| TASK BRIEF |
How many lines in the data below contain the string "seated"? Case counts; reply with the number only.

EXERCISE MATERIAL start

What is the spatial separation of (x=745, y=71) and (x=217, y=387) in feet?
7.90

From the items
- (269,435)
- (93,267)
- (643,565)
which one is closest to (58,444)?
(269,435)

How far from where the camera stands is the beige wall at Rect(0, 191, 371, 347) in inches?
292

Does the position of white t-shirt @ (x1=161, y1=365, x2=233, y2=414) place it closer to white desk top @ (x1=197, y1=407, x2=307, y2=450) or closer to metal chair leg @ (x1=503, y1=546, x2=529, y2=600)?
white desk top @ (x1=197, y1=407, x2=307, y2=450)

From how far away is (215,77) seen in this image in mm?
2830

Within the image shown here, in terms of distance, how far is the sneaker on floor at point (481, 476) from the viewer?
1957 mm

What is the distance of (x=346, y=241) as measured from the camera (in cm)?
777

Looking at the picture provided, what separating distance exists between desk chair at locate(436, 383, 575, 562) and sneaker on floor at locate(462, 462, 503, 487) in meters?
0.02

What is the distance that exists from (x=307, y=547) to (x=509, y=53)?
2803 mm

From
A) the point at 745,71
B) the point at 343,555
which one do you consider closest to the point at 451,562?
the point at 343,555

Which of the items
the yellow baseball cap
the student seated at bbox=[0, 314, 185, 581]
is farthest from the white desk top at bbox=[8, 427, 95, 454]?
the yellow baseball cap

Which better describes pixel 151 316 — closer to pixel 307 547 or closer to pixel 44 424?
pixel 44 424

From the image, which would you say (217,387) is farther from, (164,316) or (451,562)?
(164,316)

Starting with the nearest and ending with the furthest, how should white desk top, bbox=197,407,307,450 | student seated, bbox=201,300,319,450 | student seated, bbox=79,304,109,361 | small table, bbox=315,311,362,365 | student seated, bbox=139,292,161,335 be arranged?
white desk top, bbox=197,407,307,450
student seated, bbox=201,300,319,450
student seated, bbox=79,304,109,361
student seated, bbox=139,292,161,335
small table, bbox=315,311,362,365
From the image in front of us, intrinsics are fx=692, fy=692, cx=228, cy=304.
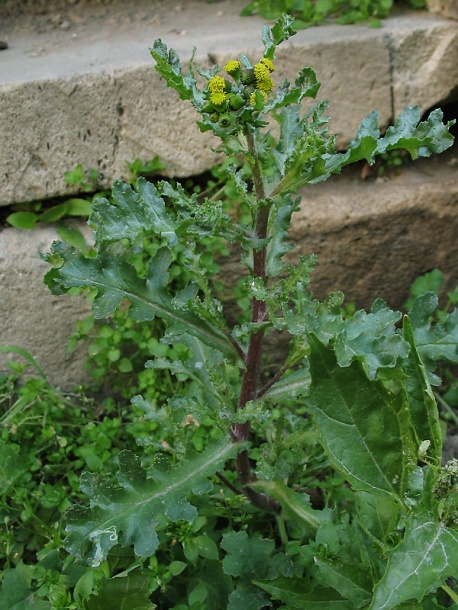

EXERCISE MATERIAL end

| COMPLETED EXERCISE |
5